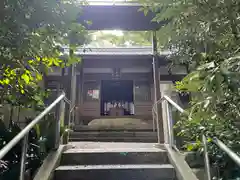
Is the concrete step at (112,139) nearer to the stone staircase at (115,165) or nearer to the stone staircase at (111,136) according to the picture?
the stone staircase at (111,136)

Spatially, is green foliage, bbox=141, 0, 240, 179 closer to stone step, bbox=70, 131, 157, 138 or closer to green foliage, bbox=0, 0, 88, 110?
green foliage, bbox=0, 0, 88, 110

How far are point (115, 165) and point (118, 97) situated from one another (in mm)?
9639

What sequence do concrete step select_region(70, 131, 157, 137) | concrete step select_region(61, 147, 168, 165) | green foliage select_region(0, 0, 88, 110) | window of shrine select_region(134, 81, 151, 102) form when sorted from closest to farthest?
1. green foliage select_region(0, 0, 88, 110)
2. concrete step select_region(61, 147, 168, 165)
3. concrete step select_region(70, 131, 157, 137)
4. window of shrine select_region(134, 81, 151, 102)

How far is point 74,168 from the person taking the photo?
2.65 m

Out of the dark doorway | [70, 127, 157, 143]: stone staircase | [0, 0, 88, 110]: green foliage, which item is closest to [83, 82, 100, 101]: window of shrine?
the dark doorway

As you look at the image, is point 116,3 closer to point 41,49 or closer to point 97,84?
point 41,49

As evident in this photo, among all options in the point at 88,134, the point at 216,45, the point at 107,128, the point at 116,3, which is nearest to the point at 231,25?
the point at 216,45

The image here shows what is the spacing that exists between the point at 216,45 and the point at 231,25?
23cm

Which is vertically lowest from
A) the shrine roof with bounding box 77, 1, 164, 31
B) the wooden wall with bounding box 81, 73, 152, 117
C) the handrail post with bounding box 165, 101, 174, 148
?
the handrail post with bounding box 165, 101, 174, 148

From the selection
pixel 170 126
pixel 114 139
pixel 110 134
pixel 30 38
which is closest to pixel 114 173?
pixel 170 126

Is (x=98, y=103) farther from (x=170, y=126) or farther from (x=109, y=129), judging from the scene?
(x=170, y=126)

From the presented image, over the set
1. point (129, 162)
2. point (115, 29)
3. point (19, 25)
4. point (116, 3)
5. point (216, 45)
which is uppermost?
point (116, 3)

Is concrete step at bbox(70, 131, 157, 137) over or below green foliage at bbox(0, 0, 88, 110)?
below

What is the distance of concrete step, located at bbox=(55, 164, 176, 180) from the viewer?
262 cm
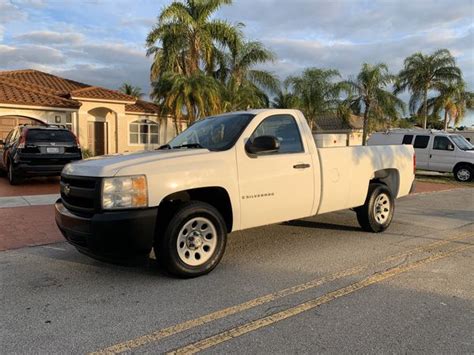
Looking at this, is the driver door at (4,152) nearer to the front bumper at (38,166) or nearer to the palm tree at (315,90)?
the front bumper at (38,166)

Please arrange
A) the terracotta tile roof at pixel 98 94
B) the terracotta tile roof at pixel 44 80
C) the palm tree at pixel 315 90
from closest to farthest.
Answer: the terracotta tile roof at pixel 98 94 < the terracotta tile roof at pixel 44 80 < the palm tree at pixel 315 90

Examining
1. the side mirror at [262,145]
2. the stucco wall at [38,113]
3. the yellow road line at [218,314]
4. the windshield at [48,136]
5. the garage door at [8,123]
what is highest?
the stucco wall at [38,113]

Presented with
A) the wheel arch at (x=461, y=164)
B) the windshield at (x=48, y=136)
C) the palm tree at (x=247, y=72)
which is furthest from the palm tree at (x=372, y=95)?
the windshield at (x=48, y=136)

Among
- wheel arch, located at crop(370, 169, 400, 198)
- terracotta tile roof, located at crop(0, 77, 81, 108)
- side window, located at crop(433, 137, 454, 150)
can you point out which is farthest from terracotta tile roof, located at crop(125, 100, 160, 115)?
wheel arch, located at crop(370, 169, 400, 198)

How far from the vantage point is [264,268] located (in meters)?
5.46

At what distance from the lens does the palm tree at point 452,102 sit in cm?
3542

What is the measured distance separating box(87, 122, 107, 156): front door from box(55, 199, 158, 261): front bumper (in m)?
20.1

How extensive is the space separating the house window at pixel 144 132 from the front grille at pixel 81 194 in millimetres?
21047

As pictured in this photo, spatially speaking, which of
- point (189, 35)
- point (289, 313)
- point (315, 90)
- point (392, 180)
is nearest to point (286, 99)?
point (315, 90)

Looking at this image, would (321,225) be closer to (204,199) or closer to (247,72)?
(204,199)

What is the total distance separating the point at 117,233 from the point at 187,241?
2.74 ft

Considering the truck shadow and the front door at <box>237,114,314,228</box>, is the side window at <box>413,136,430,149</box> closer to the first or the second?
the truck shadow

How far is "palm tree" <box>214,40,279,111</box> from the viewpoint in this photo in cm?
2516

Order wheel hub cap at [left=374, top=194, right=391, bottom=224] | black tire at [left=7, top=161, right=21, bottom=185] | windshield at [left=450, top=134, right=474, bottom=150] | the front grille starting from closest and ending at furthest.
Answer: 1. the front grille
2. wheel hub cap at [left=374, top=194, right=391, bottom=224]
3. black tire at [left=7, top=161, right=21, bottom=185]
4. windshield at [left=450, top=134, right=474, bottom=150]
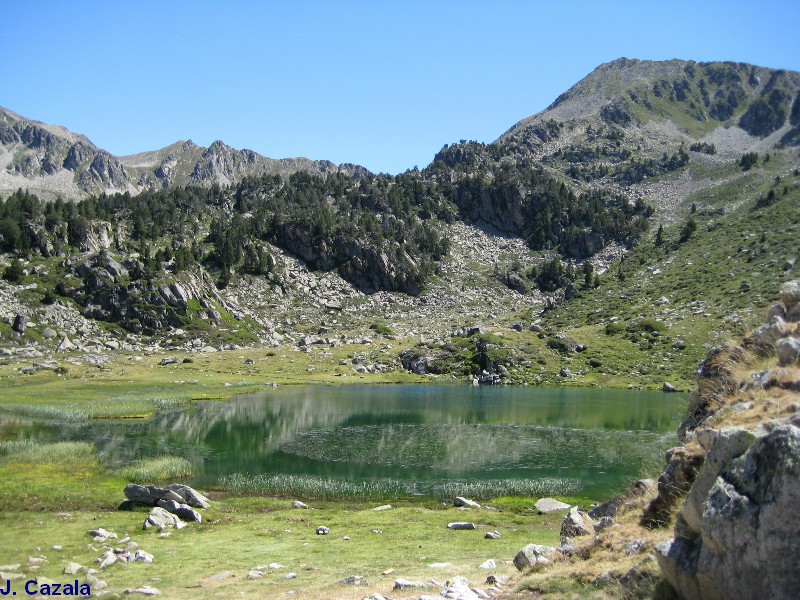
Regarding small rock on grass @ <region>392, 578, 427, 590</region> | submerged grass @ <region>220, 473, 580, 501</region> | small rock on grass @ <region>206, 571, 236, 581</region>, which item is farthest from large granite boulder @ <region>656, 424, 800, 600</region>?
submerged grass @ <region>220, 473, 580, 501</region>

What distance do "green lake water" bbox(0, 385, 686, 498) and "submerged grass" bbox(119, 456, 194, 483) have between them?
1247 millimetres

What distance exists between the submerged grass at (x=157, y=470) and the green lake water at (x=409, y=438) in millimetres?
1247

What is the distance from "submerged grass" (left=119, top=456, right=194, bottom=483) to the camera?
129ft

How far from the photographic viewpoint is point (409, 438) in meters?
58.4

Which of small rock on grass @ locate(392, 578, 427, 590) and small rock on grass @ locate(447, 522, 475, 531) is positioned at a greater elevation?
small rock on grass @ locate(392, 578, 427, 590)

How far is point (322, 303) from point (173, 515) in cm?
16697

■ GIVEN EXERCISE ■
Please change "lake" to "pond" in the records from the line that contains "Regarding small rock" through the end of the records, leaving everything else unchanged.

■ CORRECT ANSWER ■
Regarding small rock on grass @ <region>392, 578, 427, 590</region> | submerged grass @ <region>220, 473, 580, 501</region> | small rock on grass @ <region>206, 571, 236, 581</region>, which item is farthest from large granite boulder @ <region>656, 424, 800, 600</region>?
submerged grass @ <region>220, 473, 580, 501</region>

What distance do "green pond water" bbox(0, 385, 686, 498) and "submerged grass" bbox(119, 456, 194, 483) have between them?
1247 millimetres

What distance exists between the submerged grass at (x=157, y=470) and the green pond water at (x=409, y=438) in millimetres?
1247

What is the distance from "submerged grass" (left=119, top=456, right=194, bottom=483) to the camera?
129ft

How far from the photographic viewpoint is point (409, 438) in meters?
58.4

Which of small rock on grass @ locate(392, 578, 427, 590) and small rock on grass @ locate(447, 522, 475, 531) is positioned at a greater elevation?
small rock on grass @ locate(392, 578, 427, 590)

How far is point (322, 303) from point (173, 515) in cm?
16697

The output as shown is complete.